Please see the two paths below:

a) without any breakpoints in firmware the app enters RX_RDY once, then it sets disable_req and then it never enters UART_RX_DISABLED. The bridge works because of implementation of UART_RX_BUF_RELEASED as we keep feeding released frames to queue

b) If we place brakepoint in RX_RDY, UART_RX_BUF_REQUEST and UART_RX_DISABLED then we properly enter UART_RX_DISABLED.

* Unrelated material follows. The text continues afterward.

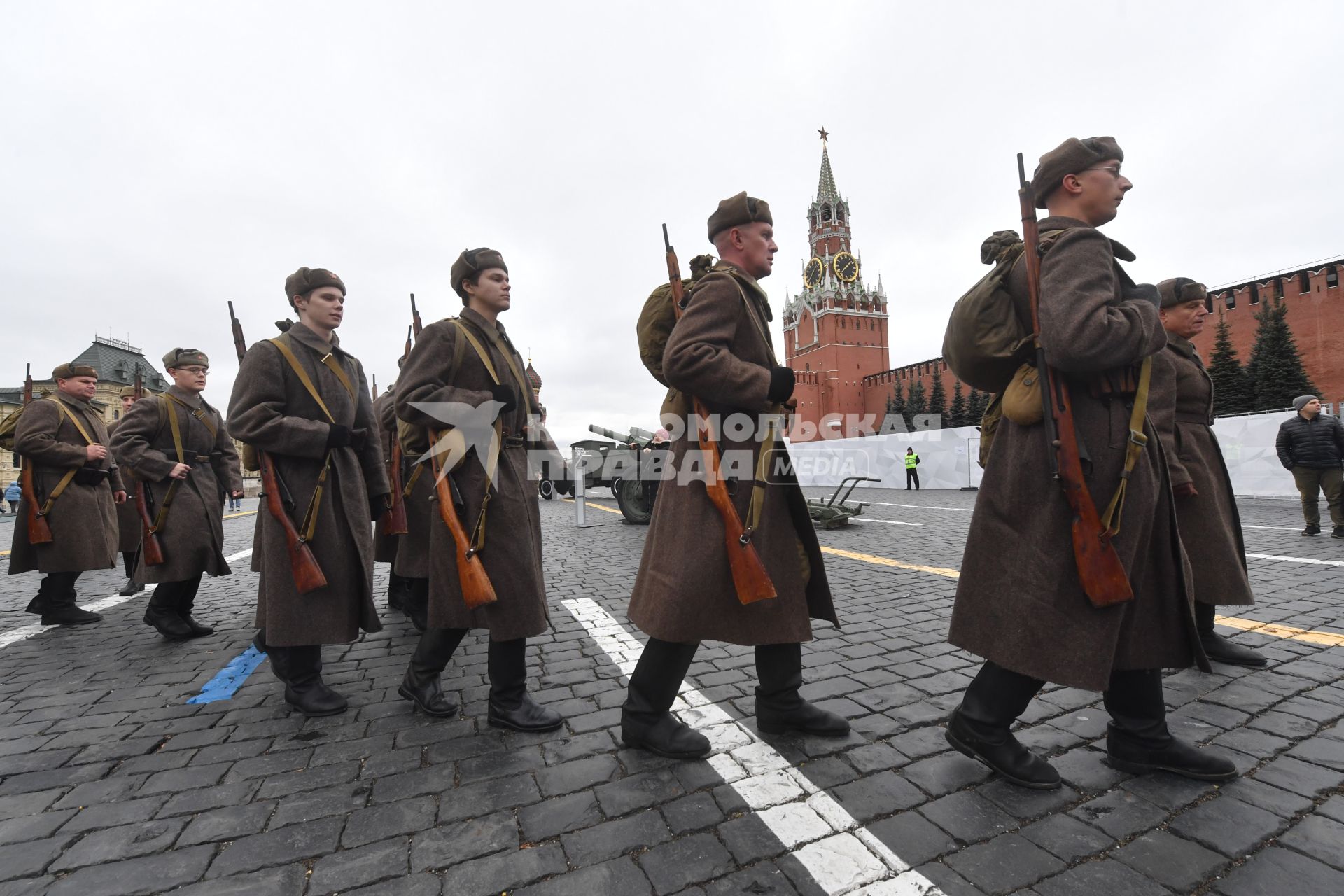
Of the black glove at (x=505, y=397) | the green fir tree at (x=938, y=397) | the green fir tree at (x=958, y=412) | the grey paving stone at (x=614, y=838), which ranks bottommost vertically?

This leads us to believe there is a race condition somewhere. The issue seems to be fixed by delegating uart_rx_disable calto separate zephyr work executed after we leave ISR.

Similarly the issue can be fixed by adding an if (disable_req){return} in UART_RX_BUF_REQUEST which further leads me to believe that the internal state machine is disrupted by calling 
uart_rx_buf_rsp after uart_rx_disable.

Has anyone encountered similar issue before? Do you think that one of our workarounds is safe way to go?

Best Regards and thanks in advance for any future help!

Jakub

  • Hi Jakub,

    Your diagnosis seems correct. This is a real race in the sample, not in your code. Calling uart_rx_disable() from UART_RX_RDY while still answering UART_RX_BUF_REQUEST with a fresh buffer races the driver's state machine: the new buffer rescues the receive operation that was about to stop. On older UARTE blocks the timing usually hid this; on the nRF54L15 the ordering is tighter, so it surfaces.

    I would go with the if (disable_req) return; guard in UART_RX_BUF_REQUEST. Place it at the very top, before the k_malloc. Not responding to the buffer request is the documented Zephyr way to end reception: the driver completes the current buffer, fires UART_RX_BUF_RELEASED (your handler already pushes it to the FIFO), then fires UART_RX_DISABLED cleanly. Putting the guard before the allocation avoids leaking a buffer on the stop path.

    Deferring uart_rx_disable() to a work item also works, but it does not fix the root cause. You still need a disable_req guard in UART_RX_RDY, and you add a context switch for no real benefit. The early-return in UART_RX_BUF_REQUEST is the cleaner change.

     I will raise this internally , thanks for brining this to light.

  • Hello Suheel,

    Thank you very much for the response! We'll use the option you suggested.